Large Diameter CHT Testing
I upgraded to a bimetallic copperhead heatbreak and tried out 1.0mm and 1.8mm CHT nozzles.
Interestingly, the bimetallic heatbreak, which should increase flow rates due to enhanced volumetric flow, actually stalled out the motor sooner than the titanium heatbreak I was using before.
I can only speculate what caused this:
I could have done a worse job applying the Boron Nitride.
It could also be that melting further up in the heatblock increases friction somehow, since instead of sliding along the walls until it gets deeper into the heater, maybe it melts and starts sticking to the walls sooner, resulting in more complete melting but greater friction.
Either way, this is why we make a hypothesis and test it.

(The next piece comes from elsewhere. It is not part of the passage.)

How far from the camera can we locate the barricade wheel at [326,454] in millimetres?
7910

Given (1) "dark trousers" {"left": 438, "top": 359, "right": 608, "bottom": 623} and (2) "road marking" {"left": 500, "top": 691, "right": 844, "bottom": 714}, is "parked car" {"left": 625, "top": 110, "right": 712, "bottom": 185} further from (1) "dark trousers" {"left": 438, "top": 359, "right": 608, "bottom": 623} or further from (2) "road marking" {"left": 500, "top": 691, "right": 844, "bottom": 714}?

Because wether you’re right or wrong, you will learn something.
While extrusion could be achieved at extremely high flow rates, above about 40 mm³/s the extrusion gains a rippled texture, caused by the plastic oscillating back and forth as it is being layed. It looks cool and gives parts a sort of beaded look, but I prefer a smooth look in most applications.
Smooth extrusion at 30 mm³/s using a 1.8mm nozzle at 4mm extrusion width, 1.8mm layer height
Beaded extrusion at 60 mm³/s using a 1.8mm nozzle at 4mm extrusion width, 1.8mm layer height. I wonder how this affects interlayer bonding. It will certainly make parts weaker due to stress concentrations caused by all of the extra notches on the surface.